• [Supplied text]
※

Due to COVID-19 restrictions on indoor dining, the city of Oxford has made an effort to make socially distant outdoor dining and seating more available. On Dec. 22, the city installed plastic igloos in Uptown Park. 

Inside the igloos are benches and a table so residents can eat outdoors without being exposed directly to the cold weather. Each igloo has a hand sanitizer station and a window and door to help with ventilation. 

“It's really great to have something to do and somewhere to go that's kind of safe and distanced and outside and also that’s festive because the holidays are different this year with COVID,” Carpaccio said. 

In a typical year, Greene said Oxford usually does a large winter event with thousands coming to Oxford over the course of one night or a weekend. 

“Instead of doing like one big holiday event,” Greene said, “we will try to set the theme of just (to) make the town beautiful and work with our partners to make something that you can participate with at any time on any day with your friends or family and still support the Oxford economy.”

Greene said Oxford might keep some elements of the display for when it's safe to gather again and create more programming for community members to engage in. But ultimately, she’d like to see the original event come back to Oxford. 

“I think we'll probably go back to our big holiday festival with the one big event,” Greene said, “because there's something special about gathering large groups of people, like there's such a sense of community with that.”

Carpaccio said her favorite part about working on the project was getting to see how many people were interested in contributing. 

“The people in Oxford were really happy and excited to contribute to the display,” Carpaccio said. “I was hired to coordinate it, but it was really kind of made by the community.”

※

• [Source information]
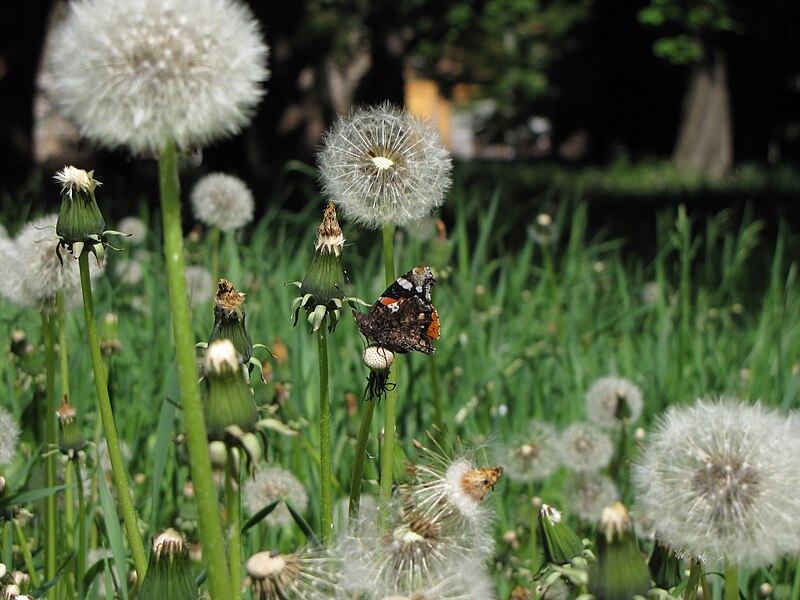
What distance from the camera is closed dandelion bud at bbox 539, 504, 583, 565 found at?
116 centimetres

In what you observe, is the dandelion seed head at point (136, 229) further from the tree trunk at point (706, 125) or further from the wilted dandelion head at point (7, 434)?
the tree trunk at point (706, 125)

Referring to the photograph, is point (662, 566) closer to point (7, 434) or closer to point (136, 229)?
point (7, 434)

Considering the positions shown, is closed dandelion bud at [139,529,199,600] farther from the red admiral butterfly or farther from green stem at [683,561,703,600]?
green stem at [683,561,703,600]

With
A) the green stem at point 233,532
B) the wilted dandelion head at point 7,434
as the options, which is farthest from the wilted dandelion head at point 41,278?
the green stem at point 233,532

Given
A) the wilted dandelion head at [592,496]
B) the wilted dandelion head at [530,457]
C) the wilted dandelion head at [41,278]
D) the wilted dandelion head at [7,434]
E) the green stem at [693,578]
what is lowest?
the wilted dandelion head at [592,496]

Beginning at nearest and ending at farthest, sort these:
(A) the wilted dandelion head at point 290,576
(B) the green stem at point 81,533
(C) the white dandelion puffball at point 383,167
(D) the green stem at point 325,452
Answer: (A) the wilted dandelion head at point 290,576 < (D) the green stem at point 325,452 < (C) the white dandelion puffball at point 383,167 < (B) the green stem at point 81,533

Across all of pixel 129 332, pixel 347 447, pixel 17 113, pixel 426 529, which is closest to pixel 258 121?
pixel 17 113

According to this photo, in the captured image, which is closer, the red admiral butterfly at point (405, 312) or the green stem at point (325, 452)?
the green stem at point (325, 452)

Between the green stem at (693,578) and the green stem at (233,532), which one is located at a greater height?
the green stem at (233,532)

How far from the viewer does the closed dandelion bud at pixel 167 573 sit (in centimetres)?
102

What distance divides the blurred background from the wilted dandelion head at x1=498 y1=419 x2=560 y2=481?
0.81m

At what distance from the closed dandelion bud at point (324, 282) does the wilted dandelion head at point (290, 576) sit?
0.33 m

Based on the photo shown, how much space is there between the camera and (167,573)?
1025 mm

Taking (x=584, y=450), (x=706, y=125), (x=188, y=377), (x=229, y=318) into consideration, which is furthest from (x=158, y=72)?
(x=706, y=125)
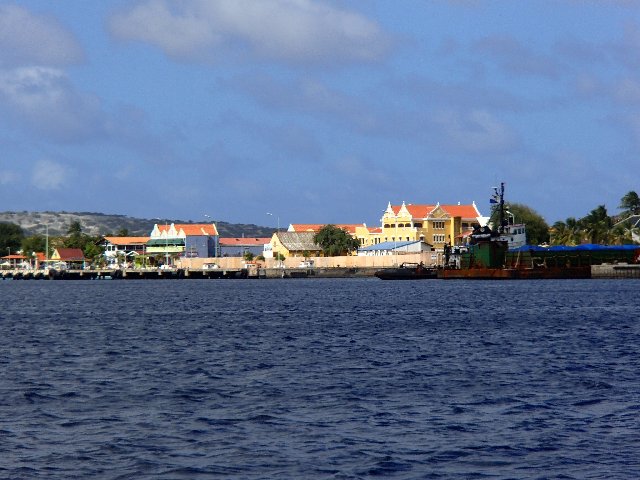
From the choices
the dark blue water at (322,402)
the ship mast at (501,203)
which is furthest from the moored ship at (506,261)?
the dark blue water at (322,402)

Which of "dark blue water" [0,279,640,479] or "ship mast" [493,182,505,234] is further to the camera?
"ship mast" [493,182,505,234]

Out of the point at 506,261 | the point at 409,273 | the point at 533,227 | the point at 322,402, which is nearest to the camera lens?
the point at 322,402

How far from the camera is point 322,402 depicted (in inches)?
1162

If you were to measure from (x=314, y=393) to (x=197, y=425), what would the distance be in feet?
19.4

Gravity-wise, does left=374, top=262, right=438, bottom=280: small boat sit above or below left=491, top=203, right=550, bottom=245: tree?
below

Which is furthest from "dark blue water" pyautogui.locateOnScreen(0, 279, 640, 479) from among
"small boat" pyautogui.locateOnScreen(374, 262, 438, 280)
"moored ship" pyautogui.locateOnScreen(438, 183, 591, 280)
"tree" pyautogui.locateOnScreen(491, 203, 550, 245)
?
"tree" pyautogui.locateOnScreen(491, 203, 550, 245)

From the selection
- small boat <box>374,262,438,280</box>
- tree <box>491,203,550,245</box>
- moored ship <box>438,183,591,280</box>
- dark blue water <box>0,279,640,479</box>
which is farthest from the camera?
tree <box>491,203,550,245</box>

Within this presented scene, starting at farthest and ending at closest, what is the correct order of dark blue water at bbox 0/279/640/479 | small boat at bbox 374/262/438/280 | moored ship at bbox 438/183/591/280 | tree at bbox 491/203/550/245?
tree at bbox 491/203/550/245 < small boat at bbox 374/262/438/280 < moored ship at bbox 438/183/591/280 < dark blue water at bbox 0/279/640/479

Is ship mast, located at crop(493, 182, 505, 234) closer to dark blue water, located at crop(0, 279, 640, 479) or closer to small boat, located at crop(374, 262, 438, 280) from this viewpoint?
small boat, located at crop(374, 262, 438, 280)

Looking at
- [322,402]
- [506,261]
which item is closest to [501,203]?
[506,261]

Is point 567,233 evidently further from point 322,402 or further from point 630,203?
point 322,402

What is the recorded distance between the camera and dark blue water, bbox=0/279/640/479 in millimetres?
22000

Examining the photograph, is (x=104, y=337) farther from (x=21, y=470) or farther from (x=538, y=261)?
(x=538, y=261)

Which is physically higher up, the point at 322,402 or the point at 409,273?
the point at 409,273
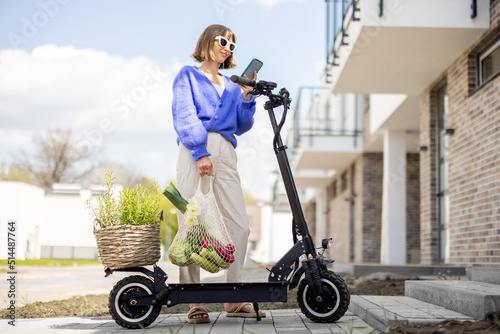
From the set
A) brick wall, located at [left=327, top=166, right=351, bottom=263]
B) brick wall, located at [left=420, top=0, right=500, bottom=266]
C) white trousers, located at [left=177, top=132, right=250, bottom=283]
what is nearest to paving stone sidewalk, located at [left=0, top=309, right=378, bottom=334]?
white trousers, located at [left=177, top=132, right=250, bottom=283]

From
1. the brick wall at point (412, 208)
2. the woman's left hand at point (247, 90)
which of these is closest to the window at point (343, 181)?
the brick wall at point (412, 208)

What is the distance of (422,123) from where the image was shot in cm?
958

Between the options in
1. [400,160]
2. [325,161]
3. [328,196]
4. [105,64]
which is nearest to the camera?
[400,160]

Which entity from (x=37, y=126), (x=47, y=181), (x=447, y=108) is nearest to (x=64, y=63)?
(x=37, y=126)

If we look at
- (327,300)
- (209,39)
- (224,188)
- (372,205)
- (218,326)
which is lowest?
(218,326)

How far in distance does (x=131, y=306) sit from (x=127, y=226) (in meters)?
0.46

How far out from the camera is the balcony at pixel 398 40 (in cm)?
680

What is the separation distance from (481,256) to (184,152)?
14.8 ft

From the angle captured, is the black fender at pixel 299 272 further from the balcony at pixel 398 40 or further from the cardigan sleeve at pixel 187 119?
the balcony at pixel 398 40

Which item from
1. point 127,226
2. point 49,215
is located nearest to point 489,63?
point 127,226

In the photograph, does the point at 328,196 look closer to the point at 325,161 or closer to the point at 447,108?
the point at 325,161

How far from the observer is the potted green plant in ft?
10.5

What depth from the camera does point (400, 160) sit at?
1206cm

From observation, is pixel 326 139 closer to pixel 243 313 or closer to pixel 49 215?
pixel 243 313
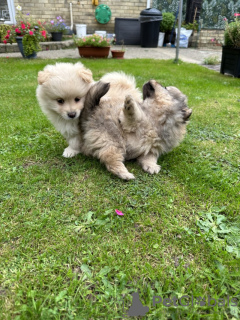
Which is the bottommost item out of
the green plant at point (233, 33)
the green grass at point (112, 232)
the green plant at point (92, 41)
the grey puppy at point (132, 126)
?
the green grass at point (112, 232)

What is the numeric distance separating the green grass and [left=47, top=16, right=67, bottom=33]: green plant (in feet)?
35.0

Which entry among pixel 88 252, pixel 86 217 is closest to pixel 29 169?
pixel 86 217

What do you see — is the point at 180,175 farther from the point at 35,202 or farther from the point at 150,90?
the point at 35,202

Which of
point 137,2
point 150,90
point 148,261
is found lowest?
point 148,261

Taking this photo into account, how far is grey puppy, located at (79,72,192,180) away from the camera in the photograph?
233 centimetres

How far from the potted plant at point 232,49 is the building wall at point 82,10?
851 cm

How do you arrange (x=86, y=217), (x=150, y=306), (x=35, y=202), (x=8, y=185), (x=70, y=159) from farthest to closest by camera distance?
(x=70, y=159), (x=8, y=185), (x=35, y=202), (x=86, y=217), (x=150, y=306)

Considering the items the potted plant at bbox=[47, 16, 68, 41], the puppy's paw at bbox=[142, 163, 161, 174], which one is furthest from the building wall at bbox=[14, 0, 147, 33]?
the puppy's paw at bbox=[142, 163, 161, 174]

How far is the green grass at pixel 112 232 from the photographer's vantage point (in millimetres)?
1306

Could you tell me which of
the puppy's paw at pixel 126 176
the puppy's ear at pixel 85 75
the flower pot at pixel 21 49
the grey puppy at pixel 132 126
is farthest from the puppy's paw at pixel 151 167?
the flower pot at pixel 21 49

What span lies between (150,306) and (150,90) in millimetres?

※

• [Exercise requirements] Please decide whether each statement agrees with the Oxford outdoor dining text, answering yes or no and quoting the words of the text that decide it. 1. The igloos were installed in Uptown Park on Dec. 22. 2. Greene expects that the big holiday festival will not return. 3. Carpaccio was hired to coordinate the display.

• [Solution to this exercise]
1. Yes: "On Dec. 22, the city installed plastic igloos in Uptown Park."
2. No: "I think we'll probably go back to our big holiday festival with the one big event"
3. Yes: "I was hired to coordinate it"